ACTION ITEM: Carry on the interview with Clifton Orme about patient safety at CIMA hospitals, picking up right after its last sentence.

EXCERPTED PASSAGE:
CO: That refers to the Toyota Production System model that we use here to ensure quality at every turn and every day.
I became familiar, actually immersed in it, a number of years ago when I was involved with the Pittsburgh Regional Healthcare Initiative (PRHI).
Very briefly, in the late 1990s the Institute of Medicine (IOM) issued a report entitled “To Err is Human” that revealed that 98,000 people were dying annually from medical errors in US hospitals. A later report from the Centers for Disease Control (CDC) added to the concern by highlighting that another 80,000 people were dying from preventable hospital-acquired infections. In 2005 or so, the IOM called for the application of engineering principles to the daily work of healthcare. Under the direction of Alcoa Chairman and US Treasury Secretary Paul O’Neill, PRHI and partners began applying the Toyota system with tremendous, positive results.
CIMA has adopted that same approach at every facility, reporting daily on every problem we see. We report it and work to correct the root issue with the goal of providing the best of care every single day. That approach, combined with our nurse-patient ratios, allows us to pay better attention to each individual patient, and reduce infection and errors. We really do mean it when we say “Your Safest Medical Care Close to Home.” I’m not exaggerating when I say care at CIMA is extremely safe.
In fact other hospitals in Mexico and Central America have sought us out to teach them the same principles. It’s that recognized and, fortunately, valued.
About Clifton Orme
Clifton N. Orme has served as chief operating officer of the CIMA Division of International Hospital Corporation since September 2006 and currently is president and COO of the Division. Prior to joining the company Mr. Orme was administrator/chief executive officer of LifeCare Hospitals of Pittsburgh, which now has 283 beds and four hospital campuses in the Greater Pittsburgh, Penn., area including Bellevue, Natrona Heights, Monroeville and Wilkinsburg. Early in his career he served in various executive capacities including: director of Physician Relations for the HealthTrust Mountain Division, which was subsequently bought by HCA/Columbia; assistant administrator for Columbia Eastern Idaho Regional Medical Center, a 312-bed general acute care hospital; and executive director of Valley Hospital Association, now Mat-Su Regional Medical Center, a 74-bed general acute care facility. With over 20 years of experience in hospital leadership, Orme excels at leading turnarounds and continuous improvement at small to mid-size hospitals, has served on the boards of two state hospital associations and was adjunct professor for the University of St. Francis, associate professor at the University of Phoenix and is a fellow of the American College of Healthcare Executives. He received his MBA from Brigham Young University and graduated with distinction.

(Stored data entries)
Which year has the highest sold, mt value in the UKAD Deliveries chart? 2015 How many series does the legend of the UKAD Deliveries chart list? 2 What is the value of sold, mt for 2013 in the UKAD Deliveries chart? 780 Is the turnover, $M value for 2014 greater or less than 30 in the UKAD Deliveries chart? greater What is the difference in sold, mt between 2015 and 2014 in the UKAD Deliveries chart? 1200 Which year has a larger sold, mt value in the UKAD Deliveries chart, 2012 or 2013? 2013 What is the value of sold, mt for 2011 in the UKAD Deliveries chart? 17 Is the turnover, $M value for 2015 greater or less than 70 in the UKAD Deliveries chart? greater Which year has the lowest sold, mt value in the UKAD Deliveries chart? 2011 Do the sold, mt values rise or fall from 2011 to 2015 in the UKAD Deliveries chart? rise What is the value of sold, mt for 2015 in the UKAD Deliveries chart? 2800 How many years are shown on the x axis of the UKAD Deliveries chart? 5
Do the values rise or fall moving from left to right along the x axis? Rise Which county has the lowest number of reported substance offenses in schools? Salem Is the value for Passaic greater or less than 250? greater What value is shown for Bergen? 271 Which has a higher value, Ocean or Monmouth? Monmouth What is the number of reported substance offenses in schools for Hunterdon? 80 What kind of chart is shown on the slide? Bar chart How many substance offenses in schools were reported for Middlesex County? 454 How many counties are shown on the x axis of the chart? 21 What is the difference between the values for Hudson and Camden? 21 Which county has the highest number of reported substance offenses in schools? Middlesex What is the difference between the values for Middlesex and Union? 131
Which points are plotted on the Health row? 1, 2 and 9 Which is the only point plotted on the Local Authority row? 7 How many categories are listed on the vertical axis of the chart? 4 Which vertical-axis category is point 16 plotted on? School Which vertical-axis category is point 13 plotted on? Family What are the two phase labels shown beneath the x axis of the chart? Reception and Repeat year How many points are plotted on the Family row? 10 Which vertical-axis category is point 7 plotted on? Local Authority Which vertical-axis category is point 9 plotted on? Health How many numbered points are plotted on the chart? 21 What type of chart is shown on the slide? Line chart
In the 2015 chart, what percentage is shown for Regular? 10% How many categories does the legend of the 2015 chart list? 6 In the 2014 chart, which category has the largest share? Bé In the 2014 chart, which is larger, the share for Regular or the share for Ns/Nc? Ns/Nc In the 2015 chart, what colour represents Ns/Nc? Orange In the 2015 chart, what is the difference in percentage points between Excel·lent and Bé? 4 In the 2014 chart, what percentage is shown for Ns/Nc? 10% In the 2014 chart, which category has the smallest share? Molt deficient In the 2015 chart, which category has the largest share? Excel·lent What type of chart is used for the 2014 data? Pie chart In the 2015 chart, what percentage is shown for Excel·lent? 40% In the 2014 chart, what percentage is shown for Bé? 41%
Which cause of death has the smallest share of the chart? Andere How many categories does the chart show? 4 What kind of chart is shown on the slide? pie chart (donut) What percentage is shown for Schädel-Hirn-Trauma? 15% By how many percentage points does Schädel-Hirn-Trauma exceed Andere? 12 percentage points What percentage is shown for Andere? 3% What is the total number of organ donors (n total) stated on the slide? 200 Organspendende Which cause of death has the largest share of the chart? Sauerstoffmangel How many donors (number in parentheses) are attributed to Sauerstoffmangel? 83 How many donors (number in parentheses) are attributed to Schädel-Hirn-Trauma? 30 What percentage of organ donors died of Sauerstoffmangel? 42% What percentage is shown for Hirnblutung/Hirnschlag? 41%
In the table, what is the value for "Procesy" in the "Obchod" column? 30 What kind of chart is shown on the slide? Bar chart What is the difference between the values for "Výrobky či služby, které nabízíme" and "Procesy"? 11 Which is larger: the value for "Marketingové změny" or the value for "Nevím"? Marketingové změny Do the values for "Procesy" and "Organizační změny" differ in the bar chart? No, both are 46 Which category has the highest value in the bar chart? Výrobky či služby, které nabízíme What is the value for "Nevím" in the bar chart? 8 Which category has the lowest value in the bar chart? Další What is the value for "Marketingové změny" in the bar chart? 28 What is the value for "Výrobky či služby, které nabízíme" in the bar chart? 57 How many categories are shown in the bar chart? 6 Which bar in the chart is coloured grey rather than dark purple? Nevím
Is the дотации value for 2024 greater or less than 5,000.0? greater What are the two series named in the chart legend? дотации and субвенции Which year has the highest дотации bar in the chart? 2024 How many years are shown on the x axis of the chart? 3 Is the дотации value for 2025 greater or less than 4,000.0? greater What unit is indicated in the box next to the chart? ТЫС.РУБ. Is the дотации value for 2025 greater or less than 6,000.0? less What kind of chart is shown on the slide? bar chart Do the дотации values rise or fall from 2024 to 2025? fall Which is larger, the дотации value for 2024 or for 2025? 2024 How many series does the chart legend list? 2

YOUR RESPONSE:
About Balbina Lankenau
Balbina Lankenau de la Garza, regional manager, International Patient Services “Medical Value Travel” department for International Hospital Corporation (IHC). She graduated cum laude from the Universidad de Monterrey, specializing in International Marketing. She has an extensive background in international customer service and is a highly qualified manager with experience in the field of medical tourism.
Balbina has held the position of general manager for the Canadian Chamber of Commerce in Mexico and most recently managing director of a global healthcare company specializing in matching international patients with accredited hospitals in Latin America. Also, she has consulted to numerous professionals and physicians, US health plans and American medical tourism entrepreneurs.
Since the exponential growth of travel for healthcare, the CIMA and VITA hospitals have found the need to aid international patients by being directly involved with the patient’s personal needs before, during and after they receive care in the CIMA and VITA hospitals located throughout Latin America in Mexico, Costa Rica and Brazil. Balbina is currently managing a staff of bilingual coordinators and nurse coordinators. She manages the day-to-day operations between the MVT offices, its US clients, CIMA & VITA hospitals and their physicians.